## WHAT YOU NEED TO DO
1. Duplicate the portion of the Skinny Boy article starting at "Robert Lamm chronology" and ending at "failed to chart.".
2. According to the Skinny Boy article, what distinction does the album hold?

======== EXTRACT TO READ

Studio album by Robert Lamm
- Released: 1974
- Recorded: 1973–1974
- Studio: Caribou Ranch Nederland, Colorado Sound Labs Hollywood, California;
- Genre: Rock; pop; soul;
- Length: 33:54
- Label: Columbia
- Producer: Robert Lamm;

Robert Lamm chronology
|  | Skinny Boy (1974) | Life Is Good in My Neighborhood (1993) |

Singles from Skinny Boy
- "Skinny Boy" Released: 1974;

= Skinny Boy =

Skinny Boy is the debut solo album by Chicago's keyboard player Robert Lamm released in 1974 on Columbia Records. It has the distinction of being the first solo effort by any Chicago band member. The title track, "Skinny Boy," was also used on Chicago VII with horns added and an extended outro.

The release sold poorly and failed to chart.

Professional ratings
Review scores
| Source | Rating |
| AllMusic |  |

==Track listing==
All songs written by Robert Lamm, except where noted.

================
======== PROVIDED INFORMATION

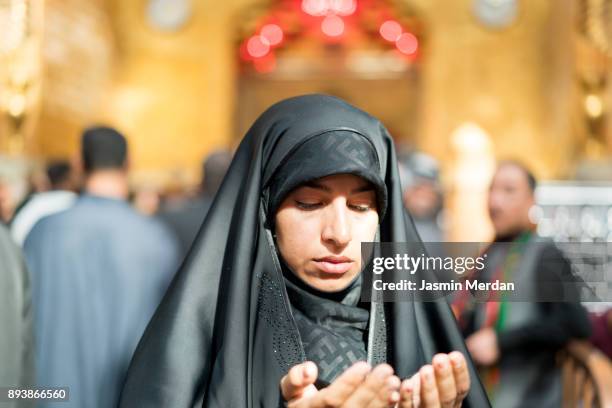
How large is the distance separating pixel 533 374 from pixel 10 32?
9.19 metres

================
======== PROVIDED INFORMATION

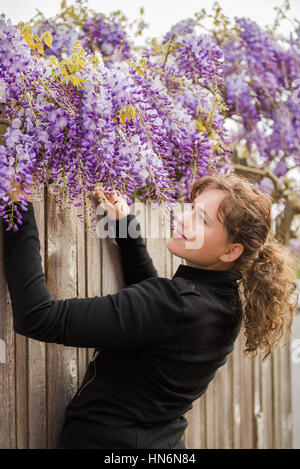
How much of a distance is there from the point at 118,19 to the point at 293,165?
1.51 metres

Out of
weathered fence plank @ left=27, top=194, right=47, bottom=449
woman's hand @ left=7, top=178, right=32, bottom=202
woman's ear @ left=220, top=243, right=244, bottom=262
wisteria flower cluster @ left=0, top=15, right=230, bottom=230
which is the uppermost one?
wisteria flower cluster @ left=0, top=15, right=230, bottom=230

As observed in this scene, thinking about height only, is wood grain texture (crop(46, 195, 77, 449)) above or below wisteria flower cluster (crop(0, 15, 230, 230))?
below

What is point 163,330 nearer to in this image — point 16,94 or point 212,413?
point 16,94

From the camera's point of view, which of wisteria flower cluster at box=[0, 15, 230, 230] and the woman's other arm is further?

================

## FULL ANSWERS
1.
Robert Lamm chronology
|  | Skinny Boy (1974) | Life Is Good in My Neighborhood (1993) |

Singles from Skinny Boy
- "Skinny Boy" Released: 1974;

= Skinny Boy =

Skinny Boy is the debut solo album by Chicago's keyboard player Robert Lamm released in 1974 on Columbia Records. It has the distinction of being the first solo effort by any Chicago band member. The title track, "Skinny Boy," was also used on Chicago VII with horns added and an extended outro.

The release sold poorly and failed to chart.

2. It was the first solo effort by any Chicago band member.